| Extract to read |
Content starts
Harry Read OF, ChLH (17 May 1924 – 14 December 2021), was a soldier in The Parachute Regiment in the British Army during World War II who ended his life as a Commissioner in the Salvation Army, the second highest rank attainable by Officers in the organisation. He also served as the Territorial Commander of East Australia and was Chief Secretary for the Salvation Army in Canada.

==Early life==
Read was born on 17 May 1924 into a Salvation Army family. His grandfather George Read (1838–1924) was an early member of the Salvation Army having been converted in Hartlepool under the ministry of evangelist James Dowdle (1840-1900), the 'saved railway guard', who had been sent by General William Booth to the north of England to "win converts and open Mission Stations." Read's father (1895–1943) was a Corps Sergeant Major in the Salvation Army. His mother had been a convert into the ranks of the Salvation Army during her teenage years.

As a youth Read joined the Salvation Army's Singing Company and YP Band, but he developed leanings towards the Methodist Church. Reluctantly, his parents allowed him to leave the Salvation Army in order to join the Methodist Church. Read had a conversion experience in 1939, just after the start of World War II, becoming a Methodist Local Preacher. In 1940 aged 16 he became a 'Local Preacher on note', meaning he was mentored by an older and more experienced Local Preacher whom he would accompany and assist during his Sunday preaching engagements.
Content ends
| Data listing |
Content starts
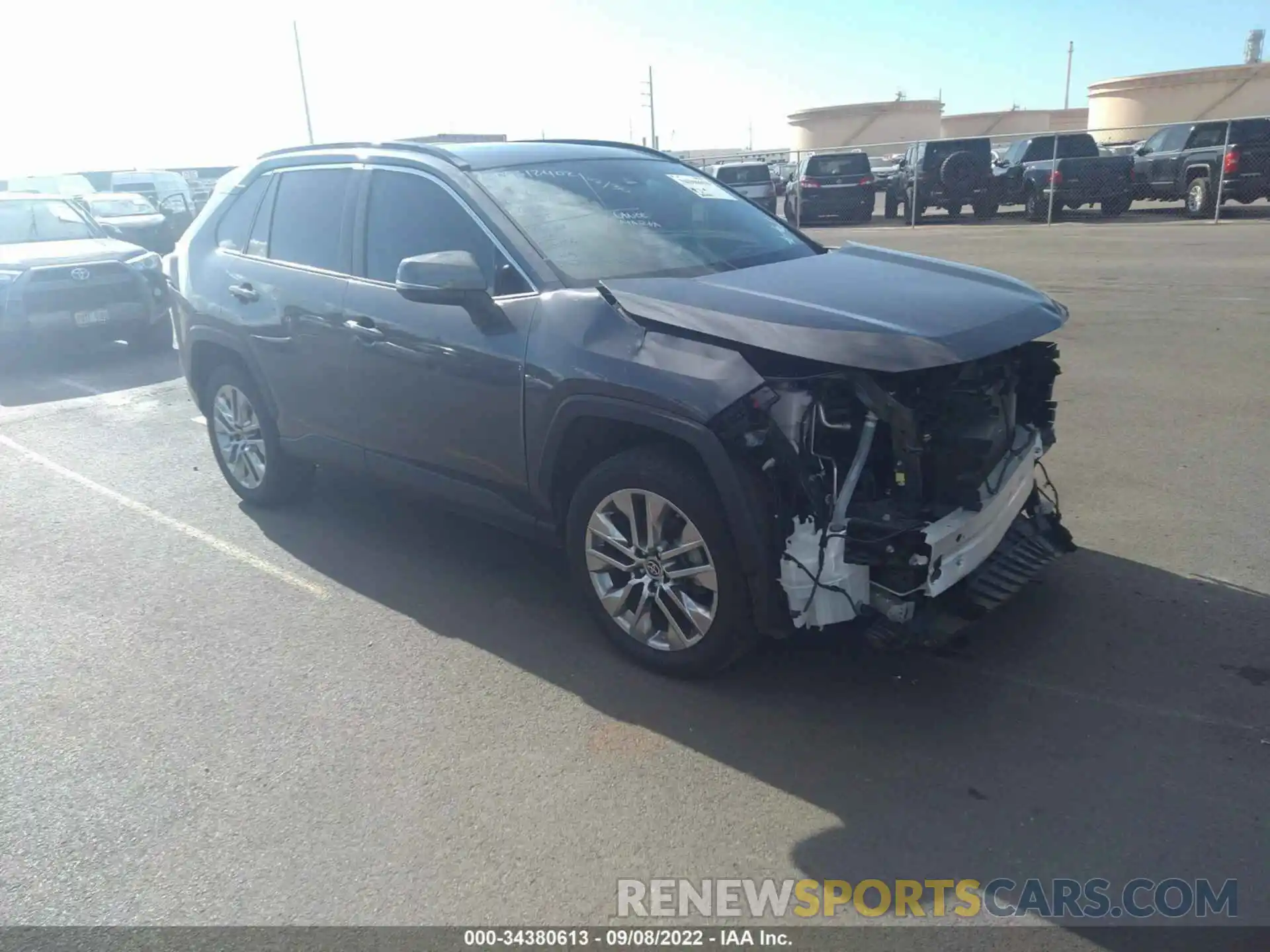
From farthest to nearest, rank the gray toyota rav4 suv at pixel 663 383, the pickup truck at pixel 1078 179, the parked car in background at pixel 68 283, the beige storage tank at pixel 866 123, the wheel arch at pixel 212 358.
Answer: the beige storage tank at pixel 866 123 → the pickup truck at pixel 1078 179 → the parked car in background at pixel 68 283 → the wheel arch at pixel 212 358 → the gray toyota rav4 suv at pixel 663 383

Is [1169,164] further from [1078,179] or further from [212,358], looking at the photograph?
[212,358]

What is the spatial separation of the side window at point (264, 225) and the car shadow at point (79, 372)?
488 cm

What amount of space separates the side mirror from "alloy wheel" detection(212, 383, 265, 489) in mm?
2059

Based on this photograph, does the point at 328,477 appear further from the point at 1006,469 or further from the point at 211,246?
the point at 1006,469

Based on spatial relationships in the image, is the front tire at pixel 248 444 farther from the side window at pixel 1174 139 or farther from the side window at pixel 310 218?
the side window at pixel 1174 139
Content ends
Content starts
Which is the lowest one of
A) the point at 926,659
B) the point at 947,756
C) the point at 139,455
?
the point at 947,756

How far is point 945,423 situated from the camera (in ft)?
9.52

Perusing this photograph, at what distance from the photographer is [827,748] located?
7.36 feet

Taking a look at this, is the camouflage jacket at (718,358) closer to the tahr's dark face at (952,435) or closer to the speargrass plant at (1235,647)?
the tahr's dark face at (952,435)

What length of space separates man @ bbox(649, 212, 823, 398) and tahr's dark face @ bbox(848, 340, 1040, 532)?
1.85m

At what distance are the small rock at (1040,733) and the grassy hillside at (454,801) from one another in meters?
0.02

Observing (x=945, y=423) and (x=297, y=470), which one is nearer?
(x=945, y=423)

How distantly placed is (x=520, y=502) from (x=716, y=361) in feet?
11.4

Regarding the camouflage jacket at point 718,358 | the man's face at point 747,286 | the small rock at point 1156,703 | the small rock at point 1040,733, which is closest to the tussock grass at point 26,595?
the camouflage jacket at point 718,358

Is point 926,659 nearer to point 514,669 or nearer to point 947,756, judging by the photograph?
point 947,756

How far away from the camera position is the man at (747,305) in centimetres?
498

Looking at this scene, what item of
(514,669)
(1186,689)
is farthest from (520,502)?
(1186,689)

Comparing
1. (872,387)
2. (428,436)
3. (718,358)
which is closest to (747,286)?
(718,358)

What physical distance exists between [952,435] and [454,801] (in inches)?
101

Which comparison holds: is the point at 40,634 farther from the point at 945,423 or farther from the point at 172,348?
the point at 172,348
Content ends
| What you should do |
Continue the biography of Harry Read from the point where it stops.

| Answer below |
==Wartime service==
During World War II, Read volunteered for military service with the British Army in 1942 aged 18. His father, a veteran of World War I had refused to sign his enlistment papers before that date. By 1944 Read was a 20-year-old Royal Corps of Signals wireless operator. Serving as a member of the 3rd Parachute Brigade of the 6th Airborne Division from 1943, he jumped into Normandy on D-Day in June 1944. A parachuting injury prevented Read from undertaking further jumps and he was returned to an ordinary Signals unit.

In June 1947 Read was demobilised from the British Army on the completion of his military service and, rediscovering his enthusiasm for the Salvation Army, in August 1947 he entered the Kings Messengers Session of Cadets at the International Training College in London. On receiving his commission he served in several British corps and divisional appointments and was on the staff at the International Training College and was Principal from 1978-81. Read was to serve as an Officer in the Salvation Army for the rest of his life, rising to the rank of Commissioner. In addition to being a passionate Salvationist Read was also a family man; in 1950 he married Salvationist Winifred née Humphries (1924-2007) with whom he had two children, John and Margaret, in addition to four grandchildren, 11 great-grandchildren and three great-great grandchildren.

==Later life and death==
In 2016, Read was awarded the Chevalier of the Légion d'Honneur for his part in the liberation of France in June 1944; while in July 2019 he was awarded The Salvation Army's most prestigious honour – the Order of the Founder.

In 2019, aged 95, Read completed a tandem parachute jump with the Parachute Regiment's Red Devils Display Team, landing safely on the same Drop Zone as he had done during World War II exactly 75 years earlier.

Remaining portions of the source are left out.